Что со мной случилось? Только сегодня днем мы ехали по дороге, я радовалась, вспоминая, сколько накупила тряпок, перебирала их в уме. И из-за какого-то жалкого вонючего парома, который влип в грязь, умер Дарби. Он не звал на помощь, потому что хотел умереть. Я знаю. Он хотел смерти. И вот умер, а я связалась с этим чокнутым коротышкой, и уже никогда в жизни мне от него не освободиться. Я хочу его, хочу сейчас. Здесь, на этом месте. Что я за дрянь - ведь Дарби остался там, где мы его бросили. Это пение сводит меня с ума. Нам необходимо переправиться через реку. Надо бежать, бежать. Я сделаю все, как он велит. Он знает, что делает. Ему уже приходилось бывать в переделках. Господи, что это со мной?"
Глава 13
Джон Картер Герролд, оглушенный смертью матери, мерным шагом шел по дороге. Он возвращался к реке. Очков на нем не было, и все огни расплывались в радужной дымке. Он был опустошен, изнеможен.
Если бы они под конец не привели одного типа, который когда-то жил в Кервилле, он так и не понял бы, что ему говорят.

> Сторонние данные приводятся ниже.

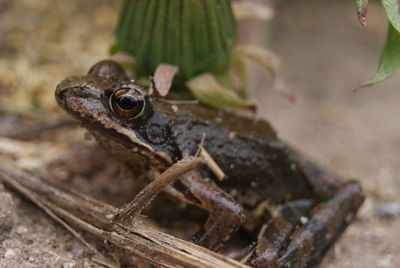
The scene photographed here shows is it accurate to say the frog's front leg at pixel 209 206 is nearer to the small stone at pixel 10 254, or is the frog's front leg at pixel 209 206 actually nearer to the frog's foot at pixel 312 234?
the frog's foot at pixel 312 234

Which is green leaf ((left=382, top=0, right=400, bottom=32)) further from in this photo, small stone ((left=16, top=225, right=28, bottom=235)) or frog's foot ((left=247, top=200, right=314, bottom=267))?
small stone ((left=16, top=225, right=28, bottom=235))

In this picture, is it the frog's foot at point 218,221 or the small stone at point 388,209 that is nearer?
the frog's foot at point 218,221

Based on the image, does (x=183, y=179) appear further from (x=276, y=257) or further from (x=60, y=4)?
(x=60, y=4)

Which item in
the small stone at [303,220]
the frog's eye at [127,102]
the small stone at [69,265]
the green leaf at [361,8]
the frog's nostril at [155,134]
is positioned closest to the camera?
the green leaf at [361,8]

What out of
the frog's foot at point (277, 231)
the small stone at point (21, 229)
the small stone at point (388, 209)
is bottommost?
the small stone at point (388, 209)

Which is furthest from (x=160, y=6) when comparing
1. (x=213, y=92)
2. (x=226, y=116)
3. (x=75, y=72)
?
(x=75, y=72)

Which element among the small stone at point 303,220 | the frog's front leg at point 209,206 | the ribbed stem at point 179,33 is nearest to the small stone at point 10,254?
the frog's front leg at point 209,206

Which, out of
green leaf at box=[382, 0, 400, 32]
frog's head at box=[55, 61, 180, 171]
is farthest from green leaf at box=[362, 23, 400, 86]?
frog's head at box=[55, 61, 180, 171]

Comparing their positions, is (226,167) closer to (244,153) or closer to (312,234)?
(244,153)
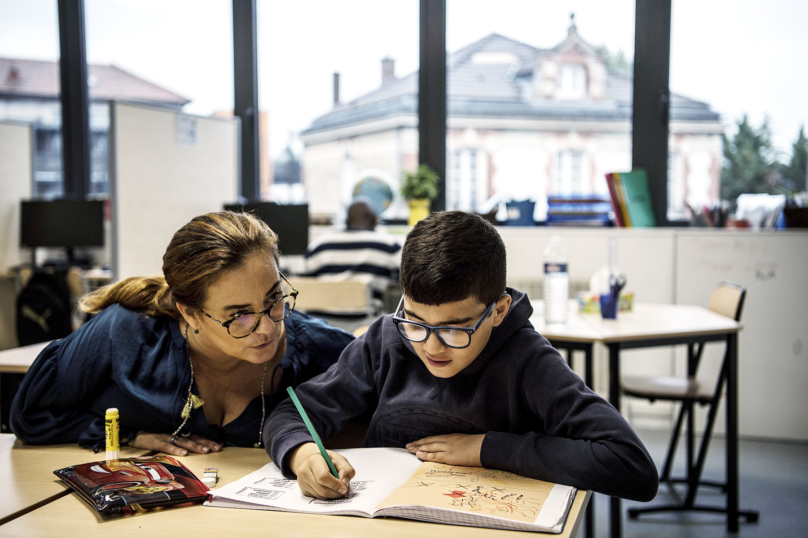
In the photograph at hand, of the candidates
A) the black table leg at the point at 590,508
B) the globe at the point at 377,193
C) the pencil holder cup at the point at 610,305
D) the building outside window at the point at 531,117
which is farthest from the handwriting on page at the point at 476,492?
the globe at the point at 377,193

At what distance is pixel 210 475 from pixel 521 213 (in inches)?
123

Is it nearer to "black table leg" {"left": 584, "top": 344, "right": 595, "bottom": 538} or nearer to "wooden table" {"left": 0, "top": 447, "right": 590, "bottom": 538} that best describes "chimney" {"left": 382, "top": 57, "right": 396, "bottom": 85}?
"black table leg" {"left": 584, "top": 344, "right": 595, "bottom": 538}

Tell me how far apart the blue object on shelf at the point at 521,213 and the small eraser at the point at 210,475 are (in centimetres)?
307

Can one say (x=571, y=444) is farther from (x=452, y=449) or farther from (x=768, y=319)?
(x=768, y=319)

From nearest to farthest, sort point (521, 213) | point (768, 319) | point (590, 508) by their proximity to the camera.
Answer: point (590, 508) → point (768, 319) → point (521, 213)

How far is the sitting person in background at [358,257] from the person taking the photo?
3.50m

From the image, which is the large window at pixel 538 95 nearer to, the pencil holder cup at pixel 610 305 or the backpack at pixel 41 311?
the pencil holder cup at pixel 610 305

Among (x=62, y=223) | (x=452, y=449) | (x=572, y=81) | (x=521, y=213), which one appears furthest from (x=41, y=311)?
(x=452, y=449)

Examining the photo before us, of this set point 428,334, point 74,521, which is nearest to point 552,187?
point 428,334

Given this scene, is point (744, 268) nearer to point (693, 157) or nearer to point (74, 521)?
point (693, 157)

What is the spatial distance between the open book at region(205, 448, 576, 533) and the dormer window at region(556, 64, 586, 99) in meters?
3.45

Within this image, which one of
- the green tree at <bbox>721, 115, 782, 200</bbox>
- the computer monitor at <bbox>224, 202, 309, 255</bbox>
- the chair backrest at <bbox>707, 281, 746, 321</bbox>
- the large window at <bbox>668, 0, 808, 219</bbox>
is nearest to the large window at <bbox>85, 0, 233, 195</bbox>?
the computer monitor at <bbox>224, 202, 309, 255</bbox>

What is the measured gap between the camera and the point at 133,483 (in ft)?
3.26

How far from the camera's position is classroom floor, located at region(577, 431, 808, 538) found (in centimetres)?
233
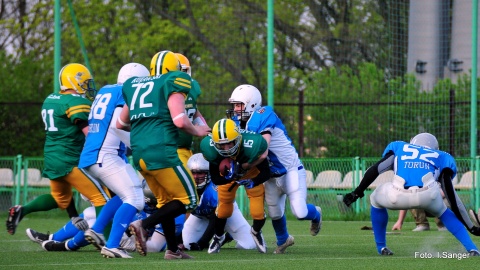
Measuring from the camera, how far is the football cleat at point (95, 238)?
9.16m

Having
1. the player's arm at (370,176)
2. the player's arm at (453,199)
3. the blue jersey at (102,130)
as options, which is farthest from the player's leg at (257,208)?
the player's arm at (453,199)

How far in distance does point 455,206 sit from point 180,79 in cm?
274

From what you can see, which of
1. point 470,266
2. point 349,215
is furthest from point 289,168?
point 349,215

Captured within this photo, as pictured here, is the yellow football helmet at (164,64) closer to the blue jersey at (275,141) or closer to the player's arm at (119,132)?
the player's arm at (119,132)

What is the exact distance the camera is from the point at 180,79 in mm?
8562

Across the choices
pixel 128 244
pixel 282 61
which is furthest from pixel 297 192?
pixel 282 61

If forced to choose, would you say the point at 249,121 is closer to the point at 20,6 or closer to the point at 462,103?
the point at 462,103

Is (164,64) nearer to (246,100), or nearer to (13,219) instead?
(246,100)

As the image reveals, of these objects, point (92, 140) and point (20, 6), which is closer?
point (92, 140)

Мама остается в Сан-Фернандо, а ему всучили карточку похоронного бюро; ему нужно в Браунсвилл. Там он все обсудит с владельцем браунсвиллского похоронного бюро. Труп необходимо перевезти через границу и прояснить там все вопросы с ее документами. Мама всегда любила действовать быстро и решительно, от таких проволочек она бы с ума сошла.
Тип, который когда-то жил в Кервилле, на полном серьезе заявил ему, что в Мексике, когда труп провозят мимо кладбища, надо остановиться и пожертвовать кладбищу деньги.